An llm-d-planner for rapid llm-d configuration planning

Summary

Platform teams deploying LLMs on llm-d today must navigate a multitude of interacting configuration knobs across llm-d components, with no single tool that reasons across all of them. Config Explorer handles the hardware side well (memory estimation, roofline modeling, GPU ranking) but cannot capture business requirements or generate deployments. NeuralNav handles the user side well (conversational intent gathering, manifest generation, one-click deployment) but lacks the analytical depth to reason about configuration trade-offs.

This proposal unifies the two into llm-d-planner: NeuralNav becomes the user-facing orchestration layer while Config Explorer becomes the recommendation engine underneath. The combined system uses real benchmark data when an exact match exists and falls back to validated performance estimates when it does not, eliminating the costly trial-and-error that platform teams face today.

Authors: Andre Fredette (Red Hat), Amit Oren (Red Hat), Jing Chen (IBM), Nick Masluk (IBM)

Motivation

Deploying LLMs and LLM-serving stacks like llm-d remains a costly trial-and-error process. Platform engineering teams today must choose across models, hardware options, vLLM engine parameters, inference-scheduler and scorer settings, prefill-decode disaggregation jobs, and autoscaling policies. Each component has its own trade-off against latency, throughput, accuracy, and cost. The plethora of configuration dimensions makes it difficult for teams to know how to deploy an llm-d stack that meets their business requirements without expensive experimentation.

Real benchmark data exist in llm-d-benchmark, but it is hard to search and harder to map to a specific business scenario. Worse, there is no guarantee that a benchmark matching a team's exact model, hardware, and workload combination has ever been run, as it is costly to do so. Teams are left choosing between incomplete data and blind experimentation.

Today, the llm-d-benchmark's Config Explorer module addresses part of the problem. Given a model and workload, it estimates GPU memory, evaluates parallelism strategies, and recommends the most cost-effective hardware configuration. It is grounded in empirically validated memory models, but it stops at the infrastructure boundary. It does not capture business-level requirements, generate deployment manifests, or orchestrate the serving stack.

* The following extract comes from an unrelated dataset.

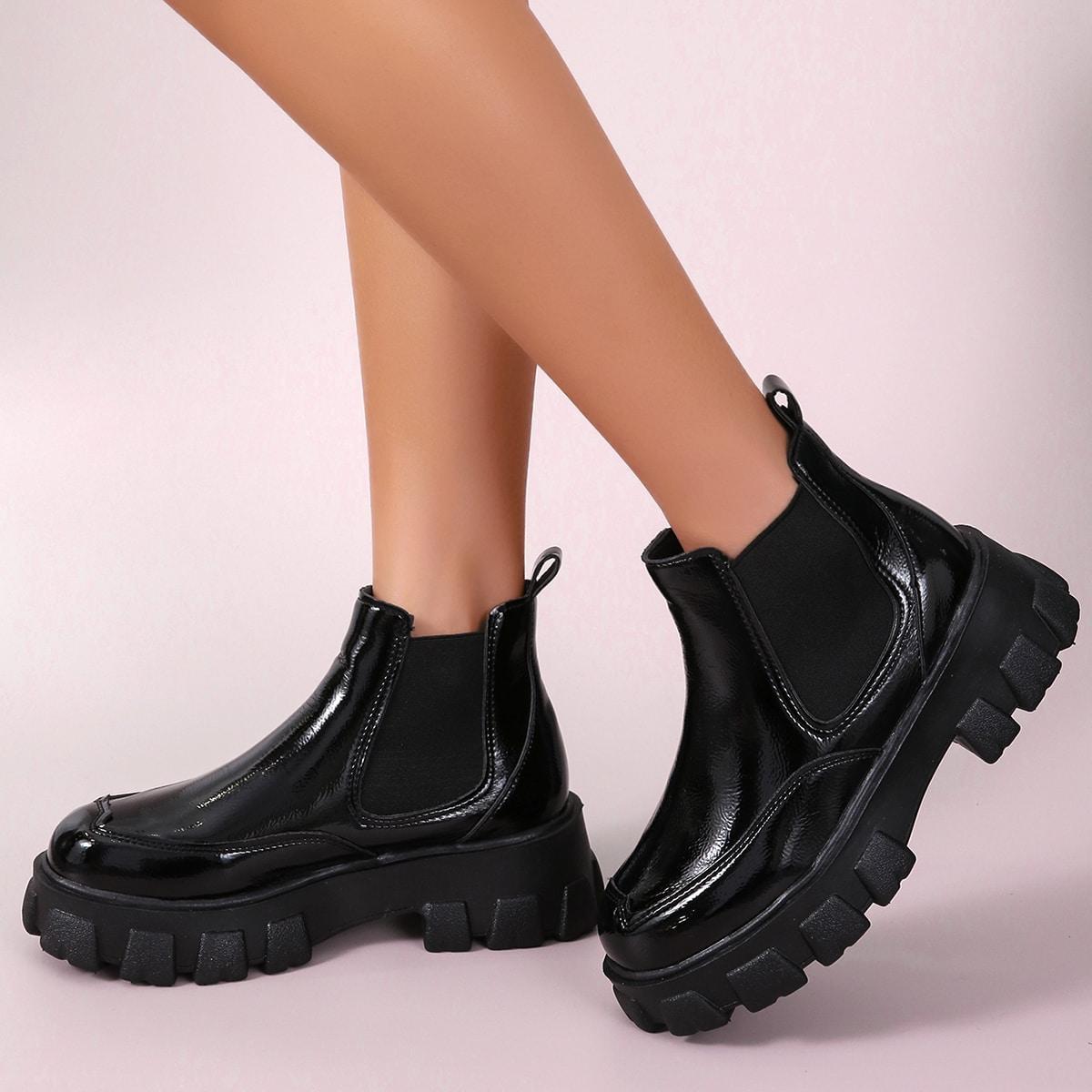 Обуви без шнурков Одноцветный Круто Сапоги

NeuralNav solves the deployment guidance perspective. It walks users from a natural-language description of their use case through SLO target generation, model-GPU recommendation, Kubernetes manifest creation, and one-click deployment. Its recommendations, however, rely on an internal benchmark dataset and lack the depth of unexplored combinations and the full llm-d configuration space.

This results in a gap in the end-to-end workflow:

Configuration complexity: platform teams face dozens of interacting knobs (vLLM, inference scheduler, P/D, autoscaler) with no tool that reasons across all of them jointly.
Benchmark data that is hard to leverage: real results exist but are difficult to discover and filter to a team's specific business requirement. Many scenarios also have no benchmark coverage at all.
Prefill/decode disaggregation deployment difficulty: as a core llm-d topology, P/D disaggregation requires careful configuration of each worker pod, parallelism strategies, KV cache transfer configuration, and more. No existing tool provides a unified recommendation for P/D splits for llm-d.
Fragmented tooling: users need to context-switch between separate tools for capacity planning and deployment and have to manually transfer parameters and assumptions.
No closed feedback loop: neither tool alone connects pre-deployment estimation to post-deployment benchmark results, so configuration choices are never validated against real serving performance.
Duplicated efforts: both projects independently maintain GPU databases, cost tables, and performance heuristics that drift out of sync.

Connecting the two projects into a unified planner would close the gap. Platform teams get a single path from business need to recommended configuration, backed by either a real benchmark when one exists, or by an accurate performance estimation model when it does not exist. The result is a realistic expectation of the best configurations for the team's requirements, without the trial-and-error expense.

A key advantage of the integrated planner is that it enables several reinforcing feedback loops, each closing a gap that exists when the tools operate in isolation.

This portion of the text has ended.